__Source text__:

····················

Mine leaked also around the seal. I took the lid off and sprayed Pam cooking spray on the top lip of the bucket. I then took a caulk gun and loaded it with 100% silicone caulking and liberally gooked, coated, smeared the entire *seal *and lip area on the underside of the lid. Reinstall the lid back on the bucket and snugged it down. With a wet soapy finger I kinda cleaned up the outside to make it somewhat presentable and then let it completely cure. A few days. I made a registration mark on the new "gasket" and on the lid. Opened it up and tried it out. No leaks. But now I also crank it down when closing and tie a quick rope around the lockdown before pressure goes in. Just in case

Reactions: Informative 2


----------



## Tony (Nov 27, 2020)

The100road said:


> @Tony I’ve had good luck finding used paint tanks on offerup or craigslist. It’s crazy how much they range in price. Sometimes they want $20 and sometimes they want $300. I’ve gotten 3 now for about $40 each. just make sure the seal is good and you can buy all the gauges and fittings pretty cheap at the local hardware store. Mine are rated 80psi but 60psi would work fine as well.


Do I just need to see of the gasket is cracked or anything? Is there another way to know other than visually if they are bad Stan?


----------



## Nubsnstubs (Nov 27, 2020)

Tony, gaskets should not be a problem. I was told that Grainger weren't going to sell the gaskets I need so I bought 4 back in 2003, and still have 2 at this point. 

Something else to consider is, San Antonio is larger than Tucson. You should not have any problems finding an outlet that sells gaskets. If they do not stock your gasket, they certainly have gasket sheet goods that you can buy and make your own gasket. All you need is a lathe that's swing is larger than the OD of the tank you need a gasket for, some double sided tape, a piece of MDF large enough to tape the gasket material to, and the gasket material. A sharp skew is a must. With the gasket material mounted onto the MDF, MDF mounted onto the lathe, sharp skew in hand, turn on the lathe and cut OD with the point down in a vertical position. When that is cut, go to the inside mark, and cut it. It could be a 1/4" wide ring, or a 1/2" ring. The only thing that matters here is that you have that ring well secured to the tape. 

I've made a couple pressure tanks for myself, and since there were no readily available gaskets, I had to make my own. It's a piece of cake. Even you could do it.  

If you think you want to see a picture or 2, I can do that........Jerry (in Tucson)

Reactions: Thank You! 1 | +Karma 1


----------



## Tony (Nov 27, 2020)

Nubsnstubs said:


> Tony, gaskets should not be a problem. I was told that Grainger weren't going to sell the gaskets I need so I bought 4 back in 2003, and still have 2 at this point.
> 
> Something else to consider is, San Antonio is larger than Tucson. You should not have any problems finding an outlet that sells gaskets. If they do not stock your gasket, they certainly have gasket sheet goods that you can buy and make your own gasket. All you need is a lathe that's swing is larger than the OD of the tank you need a gasket for, some double sided tape, a piece of MDF large enough to tape the gasket material to, and the gasket material. A sharp skew is a must. With the gasket material mounted onto the MDF, MDF mounted onto the lathe, sharp skew in hand, turn on the lathe and cut OD with the point down in a vertical position. When that is cut, go to the inside mark, and cut it. It could be a 1/4" wide ring, or a 1/2" ring. The only thing that matters here is that you have that ring well secured to the tape.
> 
> ...



Thanks Jerry! I may very well call you and pick your brain at some point when I find one.


----------



## Nubsnstubs (Nov 27, 2020)

Tony said:


> Thanks Jerry! I may very well call you and pick your brain at some point when I find one.


If and when you start picking, bring a pint jar instead of a gallon jug. There's not much left.............. Jerry (in Tucson)

Reactions: Funny 3


----------

····················

__Work instructions__: According to the forum thread on pressure tank seals, what did the first poster spray on the top lip of the bucket before applying the silicone caulk? The material that comes after this thread has no connection to it.

__Extracted entries__:

····················

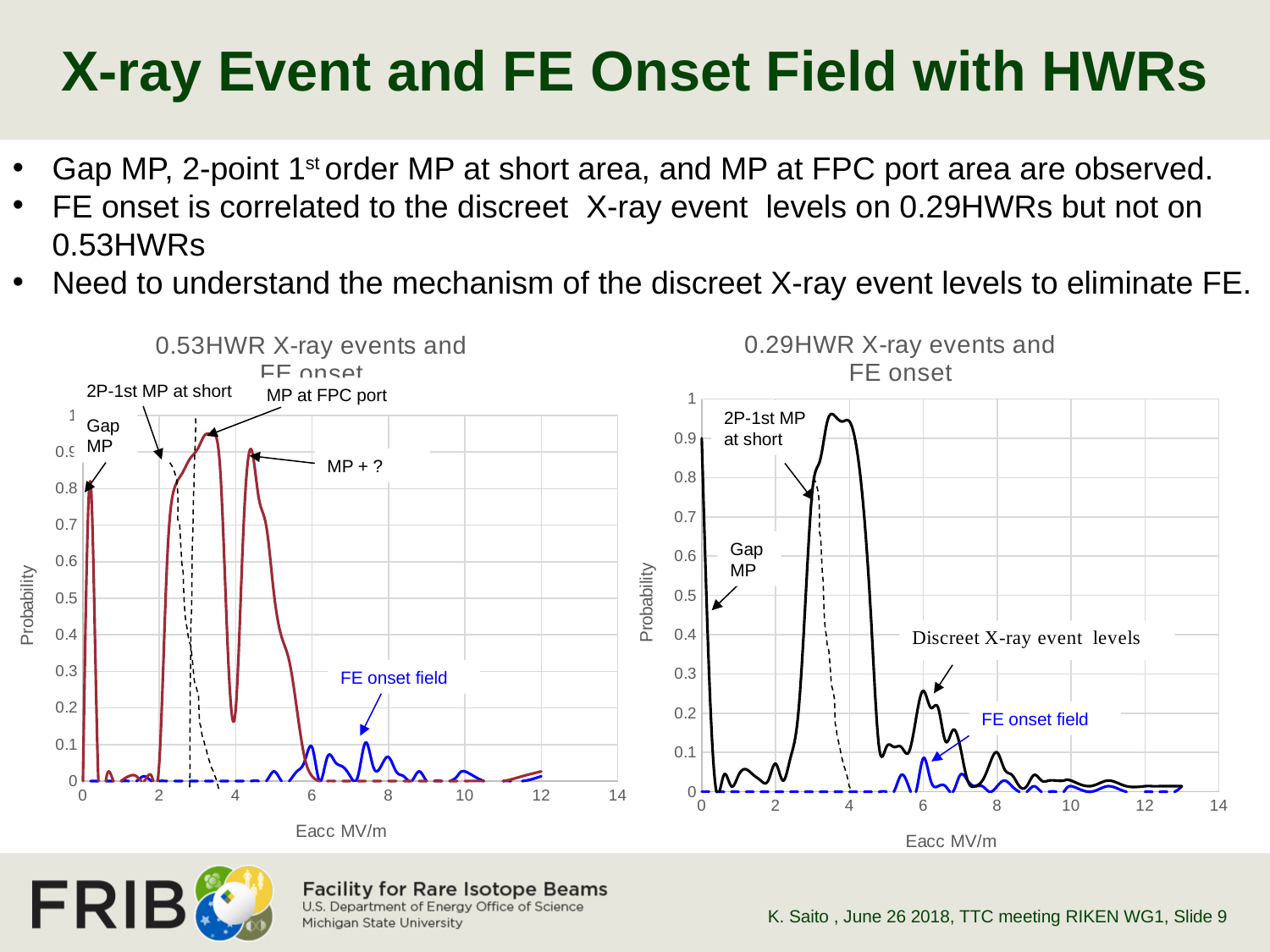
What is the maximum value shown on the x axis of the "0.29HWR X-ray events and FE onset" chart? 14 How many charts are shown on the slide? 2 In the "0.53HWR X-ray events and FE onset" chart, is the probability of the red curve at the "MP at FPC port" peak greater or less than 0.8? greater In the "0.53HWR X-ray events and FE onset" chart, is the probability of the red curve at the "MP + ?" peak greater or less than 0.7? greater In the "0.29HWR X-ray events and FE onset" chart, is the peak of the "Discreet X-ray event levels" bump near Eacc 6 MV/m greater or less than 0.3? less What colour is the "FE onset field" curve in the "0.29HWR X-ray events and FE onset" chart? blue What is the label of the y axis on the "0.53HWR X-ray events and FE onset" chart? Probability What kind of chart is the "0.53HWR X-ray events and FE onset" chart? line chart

····················

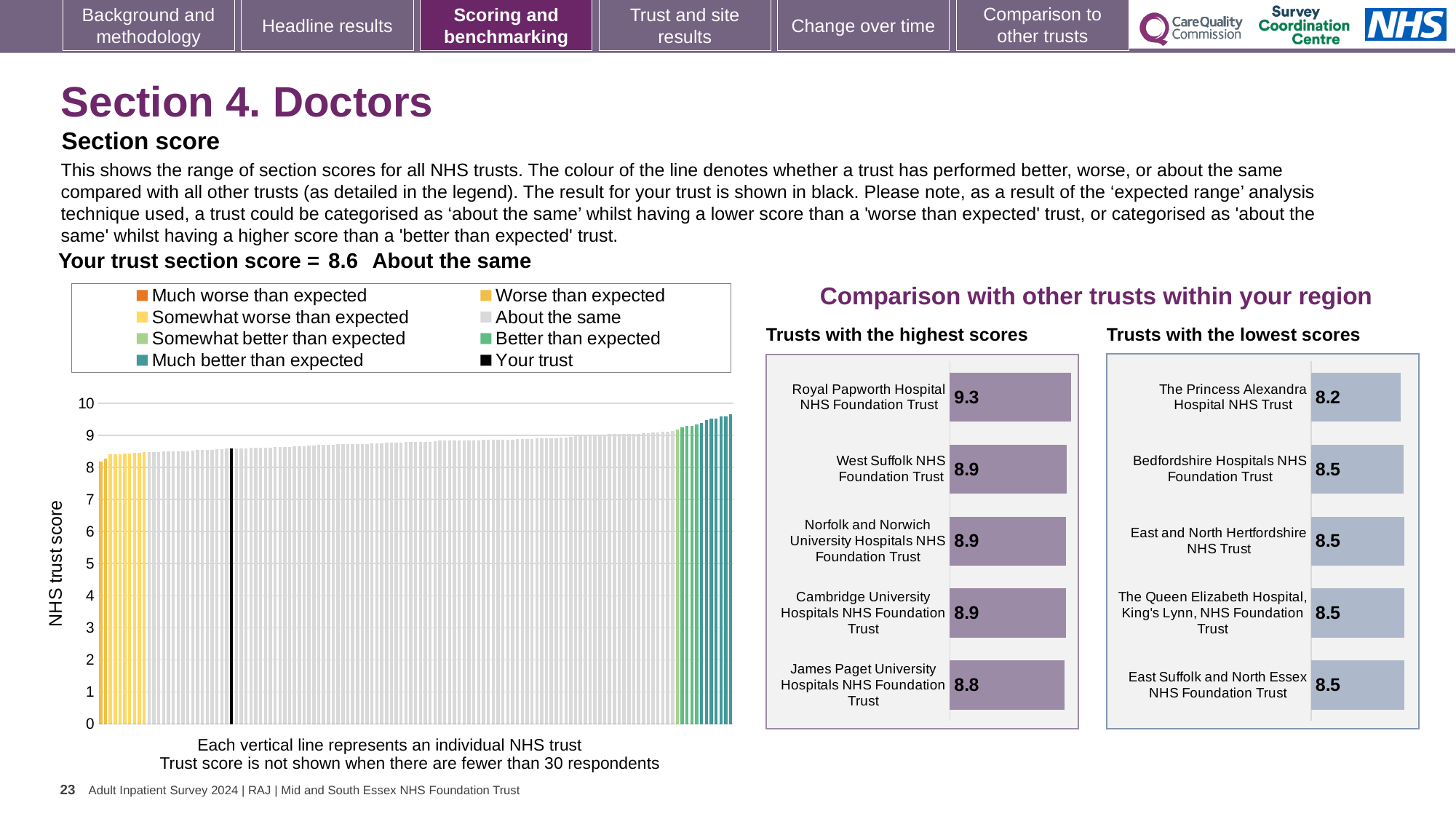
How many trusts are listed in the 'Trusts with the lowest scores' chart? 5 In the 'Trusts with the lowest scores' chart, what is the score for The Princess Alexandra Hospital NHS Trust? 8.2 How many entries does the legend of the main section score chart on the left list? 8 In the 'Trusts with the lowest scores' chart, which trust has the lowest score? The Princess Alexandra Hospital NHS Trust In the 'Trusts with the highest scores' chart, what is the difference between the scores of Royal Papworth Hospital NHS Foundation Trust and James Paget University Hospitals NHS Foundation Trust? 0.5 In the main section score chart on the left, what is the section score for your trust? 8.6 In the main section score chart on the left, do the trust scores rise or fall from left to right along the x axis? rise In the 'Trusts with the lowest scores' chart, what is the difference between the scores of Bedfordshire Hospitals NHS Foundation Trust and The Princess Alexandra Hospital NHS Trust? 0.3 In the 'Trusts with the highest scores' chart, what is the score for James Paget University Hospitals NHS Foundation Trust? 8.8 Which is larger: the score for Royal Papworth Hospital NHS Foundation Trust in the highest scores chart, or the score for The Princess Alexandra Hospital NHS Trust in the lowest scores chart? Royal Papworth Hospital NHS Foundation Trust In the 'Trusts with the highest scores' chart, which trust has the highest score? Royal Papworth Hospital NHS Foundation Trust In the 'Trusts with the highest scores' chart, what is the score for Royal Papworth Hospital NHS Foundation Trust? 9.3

····················

__Response to the exercise__: Pam cooking spray.